Александр Петриков специально для «Кашина»
В январе Владимир Путин затеял, как тогда казалось, конституционный переворот. Сейчас даже слово «обнуление» звучит как привет из позапрошлых времен, и весь пафос, с ним связанный, кажется теперь надуманным – ну в самом деле, вот уж интрига, намерен Путин оставаться после 2024 года или нет.
Сейчас – уже сейчас, на третий день московского карантина, – стоит спрашивать, продержится ли Путин до лета. Неизвестность, не сравнимая вообще ни с чем из пережитого Россией за тридцать постсоветских лет. Старшее поколение помнит, например, как вице-президент СССР в компании с премьер-министром и всеми силовиками попытался без участия президента ввести в стране чрезвычайное положение – советский народ и весь мир сочли это государственным переворотом, закончилось все тюрьмой для путчистов и крушением для государства. Сейчас полномочия президента по введению ЧС в стране или отдельных ее местностях тихо передаются на тот же, что и в 1991 году, уровень, и никто не собирается вокруг Белого дома, никто не забирается на танк. Владимир Путин сам делится властью, в общем, непонятно с кем; имя Мишустина мы, положим, выучили, но даже Мишустин – та ли фигура, которая имеет политическое и моральное право переводить страну на чрезвычайные рельсы при живом Путине?
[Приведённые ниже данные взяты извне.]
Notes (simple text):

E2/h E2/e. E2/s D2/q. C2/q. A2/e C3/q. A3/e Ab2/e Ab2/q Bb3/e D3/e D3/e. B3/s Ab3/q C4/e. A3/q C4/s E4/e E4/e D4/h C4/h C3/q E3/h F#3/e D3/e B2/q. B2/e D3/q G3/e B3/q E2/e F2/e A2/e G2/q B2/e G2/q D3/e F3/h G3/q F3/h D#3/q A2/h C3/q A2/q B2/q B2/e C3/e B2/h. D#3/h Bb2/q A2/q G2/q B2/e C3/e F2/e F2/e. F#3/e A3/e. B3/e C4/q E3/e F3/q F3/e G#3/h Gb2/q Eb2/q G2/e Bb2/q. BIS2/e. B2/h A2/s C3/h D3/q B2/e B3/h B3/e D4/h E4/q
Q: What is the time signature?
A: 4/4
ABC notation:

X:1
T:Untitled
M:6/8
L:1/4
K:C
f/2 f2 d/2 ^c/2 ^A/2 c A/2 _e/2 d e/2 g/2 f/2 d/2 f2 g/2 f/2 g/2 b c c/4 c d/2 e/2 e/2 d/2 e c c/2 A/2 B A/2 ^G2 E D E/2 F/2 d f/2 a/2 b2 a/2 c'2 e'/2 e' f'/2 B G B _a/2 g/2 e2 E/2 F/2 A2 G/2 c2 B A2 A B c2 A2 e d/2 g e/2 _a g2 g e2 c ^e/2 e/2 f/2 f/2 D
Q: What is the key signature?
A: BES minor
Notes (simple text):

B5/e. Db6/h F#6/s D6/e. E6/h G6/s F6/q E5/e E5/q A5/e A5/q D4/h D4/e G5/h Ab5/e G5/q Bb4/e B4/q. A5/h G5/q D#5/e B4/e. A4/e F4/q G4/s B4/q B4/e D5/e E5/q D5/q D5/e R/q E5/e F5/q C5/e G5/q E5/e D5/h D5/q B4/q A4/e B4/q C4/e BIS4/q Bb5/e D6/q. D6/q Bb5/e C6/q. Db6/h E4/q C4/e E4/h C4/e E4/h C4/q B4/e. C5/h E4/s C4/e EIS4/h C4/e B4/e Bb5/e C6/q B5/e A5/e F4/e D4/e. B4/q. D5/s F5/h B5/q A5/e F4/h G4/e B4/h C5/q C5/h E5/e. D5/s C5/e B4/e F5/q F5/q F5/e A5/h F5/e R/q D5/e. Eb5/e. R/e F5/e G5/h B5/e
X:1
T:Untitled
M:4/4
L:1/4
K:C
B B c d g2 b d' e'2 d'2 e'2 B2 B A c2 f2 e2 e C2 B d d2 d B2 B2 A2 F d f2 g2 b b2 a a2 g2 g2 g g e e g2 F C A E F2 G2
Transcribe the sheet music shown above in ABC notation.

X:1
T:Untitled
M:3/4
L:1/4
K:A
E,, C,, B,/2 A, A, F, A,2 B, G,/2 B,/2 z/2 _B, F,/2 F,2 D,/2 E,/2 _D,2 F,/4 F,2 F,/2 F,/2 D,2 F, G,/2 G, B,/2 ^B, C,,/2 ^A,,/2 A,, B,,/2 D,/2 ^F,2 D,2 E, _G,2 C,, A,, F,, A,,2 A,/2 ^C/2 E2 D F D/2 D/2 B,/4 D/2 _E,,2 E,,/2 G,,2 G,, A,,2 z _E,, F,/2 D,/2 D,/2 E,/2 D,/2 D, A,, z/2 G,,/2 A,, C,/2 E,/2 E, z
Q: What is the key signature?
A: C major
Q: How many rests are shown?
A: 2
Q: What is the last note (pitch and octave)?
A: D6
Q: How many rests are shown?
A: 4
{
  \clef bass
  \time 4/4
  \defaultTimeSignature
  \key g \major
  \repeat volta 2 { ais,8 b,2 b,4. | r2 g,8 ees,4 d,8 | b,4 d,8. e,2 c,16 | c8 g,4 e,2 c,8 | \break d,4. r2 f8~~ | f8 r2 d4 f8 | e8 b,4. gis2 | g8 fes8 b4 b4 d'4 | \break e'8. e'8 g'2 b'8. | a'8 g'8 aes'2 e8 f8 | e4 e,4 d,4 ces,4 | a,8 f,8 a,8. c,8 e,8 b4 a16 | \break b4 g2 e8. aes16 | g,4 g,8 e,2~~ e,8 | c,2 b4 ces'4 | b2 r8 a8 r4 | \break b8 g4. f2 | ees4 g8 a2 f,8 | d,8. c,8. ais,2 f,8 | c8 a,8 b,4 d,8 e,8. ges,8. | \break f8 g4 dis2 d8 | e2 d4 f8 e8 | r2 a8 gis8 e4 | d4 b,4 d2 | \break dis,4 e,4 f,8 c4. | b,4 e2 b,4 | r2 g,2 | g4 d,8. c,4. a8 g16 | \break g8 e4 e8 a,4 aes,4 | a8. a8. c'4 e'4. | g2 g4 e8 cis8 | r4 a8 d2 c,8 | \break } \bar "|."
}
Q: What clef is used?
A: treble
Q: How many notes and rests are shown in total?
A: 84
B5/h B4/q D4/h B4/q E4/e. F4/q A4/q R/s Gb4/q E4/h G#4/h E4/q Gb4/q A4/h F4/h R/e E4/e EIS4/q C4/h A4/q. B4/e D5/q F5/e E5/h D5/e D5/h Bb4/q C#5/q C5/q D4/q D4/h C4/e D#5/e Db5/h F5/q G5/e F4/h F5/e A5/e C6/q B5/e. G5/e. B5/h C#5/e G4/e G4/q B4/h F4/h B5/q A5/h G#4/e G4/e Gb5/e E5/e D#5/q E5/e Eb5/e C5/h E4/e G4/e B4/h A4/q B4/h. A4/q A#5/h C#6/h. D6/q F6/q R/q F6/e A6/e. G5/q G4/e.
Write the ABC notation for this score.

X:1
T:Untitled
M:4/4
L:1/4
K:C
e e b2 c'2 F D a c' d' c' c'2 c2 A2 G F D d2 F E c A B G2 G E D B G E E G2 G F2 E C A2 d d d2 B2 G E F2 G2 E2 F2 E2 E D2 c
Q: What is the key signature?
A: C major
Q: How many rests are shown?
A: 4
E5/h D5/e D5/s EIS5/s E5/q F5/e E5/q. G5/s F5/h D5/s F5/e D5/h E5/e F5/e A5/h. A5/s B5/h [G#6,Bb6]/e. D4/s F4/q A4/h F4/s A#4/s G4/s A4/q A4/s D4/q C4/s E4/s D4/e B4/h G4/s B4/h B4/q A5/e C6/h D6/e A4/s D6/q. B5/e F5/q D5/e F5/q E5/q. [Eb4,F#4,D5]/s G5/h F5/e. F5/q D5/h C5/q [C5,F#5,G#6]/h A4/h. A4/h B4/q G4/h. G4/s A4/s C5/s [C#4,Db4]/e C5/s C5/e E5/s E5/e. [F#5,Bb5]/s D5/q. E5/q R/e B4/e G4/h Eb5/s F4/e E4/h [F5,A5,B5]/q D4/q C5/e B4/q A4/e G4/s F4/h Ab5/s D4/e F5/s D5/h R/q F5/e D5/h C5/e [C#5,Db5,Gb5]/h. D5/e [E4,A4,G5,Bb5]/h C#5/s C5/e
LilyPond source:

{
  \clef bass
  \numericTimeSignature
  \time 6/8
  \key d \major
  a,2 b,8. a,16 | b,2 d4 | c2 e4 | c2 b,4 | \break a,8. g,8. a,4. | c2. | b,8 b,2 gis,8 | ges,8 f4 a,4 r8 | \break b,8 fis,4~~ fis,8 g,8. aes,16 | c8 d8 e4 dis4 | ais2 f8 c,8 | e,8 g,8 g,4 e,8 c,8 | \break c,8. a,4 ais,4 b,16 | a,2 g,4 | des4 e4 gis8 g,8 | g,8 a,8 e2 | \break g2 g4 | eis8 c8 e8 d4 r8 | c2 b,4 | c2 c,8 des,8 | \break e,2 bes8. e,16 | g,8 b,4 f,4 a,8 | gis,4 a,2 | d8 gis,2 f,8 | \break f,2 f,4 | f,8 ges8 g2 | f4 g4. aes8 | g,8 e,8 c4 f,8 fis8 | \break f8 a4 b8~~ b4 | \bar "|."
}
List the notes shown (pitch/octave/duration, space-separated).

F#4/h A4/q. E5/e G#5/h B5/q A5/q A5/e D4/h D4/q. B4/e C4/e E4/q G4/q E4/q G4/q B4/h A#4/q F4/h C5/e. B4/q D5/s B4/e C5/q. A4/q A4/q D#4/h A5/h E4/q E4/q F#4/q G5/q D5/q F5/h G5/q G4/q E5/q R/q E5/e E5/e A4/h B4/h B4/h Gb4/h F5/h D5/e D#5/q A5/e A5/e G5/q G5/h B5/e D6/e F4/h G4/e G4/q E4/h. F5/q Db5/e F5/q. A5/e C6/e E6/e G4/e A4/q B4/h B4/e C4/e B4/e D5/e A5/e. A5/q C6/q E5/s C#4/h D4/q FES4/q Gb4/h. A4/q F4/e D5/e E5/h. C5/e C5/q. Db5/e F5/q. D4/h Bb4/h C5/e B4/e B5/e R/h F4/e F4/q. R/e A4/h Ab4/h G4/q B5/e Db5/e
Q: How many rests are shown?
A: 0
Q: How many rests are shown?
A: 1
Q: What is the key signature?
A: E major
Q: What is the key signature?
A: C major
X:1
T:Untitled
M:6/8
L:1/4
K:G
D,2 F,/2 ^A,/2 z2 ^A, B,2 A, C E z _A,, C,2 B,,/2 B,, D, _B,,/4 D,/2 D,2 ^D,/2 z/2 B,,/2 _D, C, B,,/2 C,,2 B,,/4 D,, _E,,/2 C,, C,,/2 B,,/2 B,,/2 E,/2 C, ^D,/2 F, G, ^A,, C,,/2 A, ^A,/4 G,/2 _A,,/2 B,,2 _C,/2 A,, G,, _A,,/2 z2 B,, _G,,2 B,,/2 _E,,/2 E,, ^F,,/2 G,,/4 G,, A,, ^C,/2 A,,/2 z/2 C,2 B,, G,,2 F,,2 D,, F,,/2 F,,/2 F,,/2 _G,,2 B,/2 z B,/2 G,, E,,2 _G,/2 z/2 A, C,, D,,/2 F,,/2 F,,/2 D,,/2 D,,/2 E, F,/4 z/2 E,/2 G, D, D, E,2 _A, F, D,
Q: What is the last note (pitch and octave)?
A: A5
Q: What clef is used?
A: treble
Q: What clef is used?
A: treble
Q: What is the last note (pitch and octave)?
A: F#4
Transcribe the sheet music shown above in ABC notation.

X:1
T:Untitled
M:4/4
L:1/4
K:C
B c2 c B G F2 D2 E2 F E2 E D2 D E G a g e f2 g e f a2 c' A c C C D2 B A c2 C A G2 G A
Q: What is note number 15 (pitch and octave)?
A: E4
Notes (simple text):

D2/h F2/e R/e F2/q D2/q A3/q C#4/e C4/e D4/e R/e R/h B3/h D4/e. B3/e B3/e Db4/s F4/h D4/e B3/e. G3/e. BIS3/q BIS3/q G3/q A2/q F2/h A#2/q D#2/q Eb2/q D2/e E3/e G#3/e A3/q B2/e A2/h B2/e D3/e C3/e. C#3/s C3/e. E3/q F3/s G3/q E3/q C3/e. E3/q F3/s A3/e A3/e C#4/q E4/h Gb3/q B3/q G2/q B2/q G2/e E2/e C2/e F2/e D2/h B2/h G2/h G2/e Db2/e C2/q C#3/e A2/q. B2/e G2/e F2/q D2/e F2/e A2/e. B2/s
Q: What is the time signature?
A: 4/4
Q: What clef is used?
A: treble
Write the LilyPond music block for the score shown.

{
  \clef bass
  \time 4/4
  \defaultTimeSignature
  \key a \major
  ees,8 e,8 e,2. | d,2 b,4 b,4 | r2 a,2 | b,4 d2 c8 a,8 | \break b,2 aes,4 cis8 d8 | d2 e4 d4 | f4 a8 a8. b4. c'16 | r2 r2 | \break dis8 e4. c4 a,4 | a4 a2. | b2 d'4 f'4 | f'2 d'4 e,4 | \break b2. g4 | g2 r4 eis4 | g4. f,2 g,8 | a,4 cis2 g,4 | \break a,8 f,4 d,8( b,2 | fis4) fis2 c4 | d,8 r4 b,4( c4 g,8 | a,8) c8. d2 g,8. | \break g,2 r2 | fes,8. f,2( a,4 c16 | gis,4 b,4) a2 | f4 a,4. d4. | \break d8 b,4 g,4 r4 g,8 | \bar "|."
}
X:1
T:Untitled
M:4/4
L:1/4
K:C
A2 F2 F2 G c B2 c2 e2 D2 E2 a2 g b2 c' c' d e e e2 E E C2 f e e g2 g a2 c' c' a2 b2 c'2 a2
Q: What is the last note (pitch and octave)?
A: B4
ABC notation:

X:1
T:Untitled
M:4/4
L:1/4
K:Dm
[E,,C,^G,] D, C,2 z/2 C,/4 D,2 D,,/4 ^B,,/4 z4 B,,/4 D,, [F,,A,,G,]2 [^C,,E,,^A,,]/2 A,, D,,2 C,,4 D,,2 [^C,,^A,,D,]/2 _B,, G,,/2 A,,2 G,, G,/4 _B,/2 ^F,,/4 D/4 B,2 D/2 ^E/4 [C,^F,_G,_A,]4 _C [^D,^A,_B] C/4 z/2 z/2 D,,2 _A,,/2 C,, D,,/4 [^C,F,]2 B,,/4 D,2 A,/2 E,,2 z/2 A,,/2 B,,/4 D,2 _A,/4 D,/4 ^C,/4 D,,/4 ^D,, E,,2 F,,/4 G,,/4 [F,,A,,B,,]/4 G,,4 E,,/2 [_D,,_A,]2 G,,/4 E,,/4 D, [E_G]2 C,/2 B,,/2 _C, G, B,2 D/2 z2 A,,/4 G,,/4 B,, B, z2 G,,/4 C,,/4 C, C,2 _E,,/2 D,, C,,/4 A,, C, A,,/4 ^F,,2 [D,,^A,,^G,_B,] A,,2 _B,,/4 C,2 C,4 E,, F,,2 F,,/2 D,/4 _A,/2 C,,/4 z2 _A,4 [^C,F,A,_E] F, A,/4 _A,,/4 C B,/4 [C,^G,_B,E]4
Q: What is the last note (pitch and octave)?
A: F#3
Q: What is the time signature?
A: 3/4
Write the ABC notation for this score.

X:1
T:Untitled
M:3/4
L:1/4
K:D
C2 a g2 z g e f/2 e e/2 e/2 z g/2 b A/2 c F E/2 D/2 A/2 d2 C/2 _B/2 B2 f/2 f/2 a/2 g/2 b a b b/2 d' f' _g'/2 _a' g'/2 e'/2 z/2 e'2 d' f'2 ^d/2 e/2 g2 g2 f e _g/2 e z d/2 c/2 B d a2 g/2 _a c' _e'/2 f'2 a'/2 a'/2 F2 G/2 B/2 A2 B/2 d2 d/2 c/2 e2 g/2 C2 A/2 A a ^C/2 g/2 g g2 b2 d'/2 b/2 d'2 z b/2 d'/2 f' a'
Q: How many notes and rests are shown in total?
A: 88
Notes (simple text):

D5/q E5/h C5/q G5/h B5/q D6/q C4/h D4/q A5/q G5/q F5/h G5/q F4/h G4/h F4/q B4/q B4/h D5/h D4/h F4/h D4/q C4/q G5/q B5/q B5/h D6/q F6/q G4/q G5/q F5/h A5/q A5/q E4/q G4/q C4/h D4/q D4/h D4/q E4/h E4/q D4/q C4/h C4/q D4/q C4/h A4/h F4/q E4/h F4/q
Всем понятен особый статус Москвы (кому непонятен – для тех придумали Петербург, где бессмысленнейший Беглов явочным порядком отменяет церковные службы, армейский призыв и объявляет и без того, в общем, несчастное Мурино изолированным гетто), и превращение Сергея Собянина в верховного борца с коронавирусом – как бы неизбежность, но при этом еще и нарушение всех возможных аппаратных балансов. Человек, десять лет уныло перекладывавший плитку, сделался вдруг вторым лицом в государстве при самоустранившемся первом. Нет ли у него в аппарате человека по фамилии Хрусталев? Подал ли этот человек машину?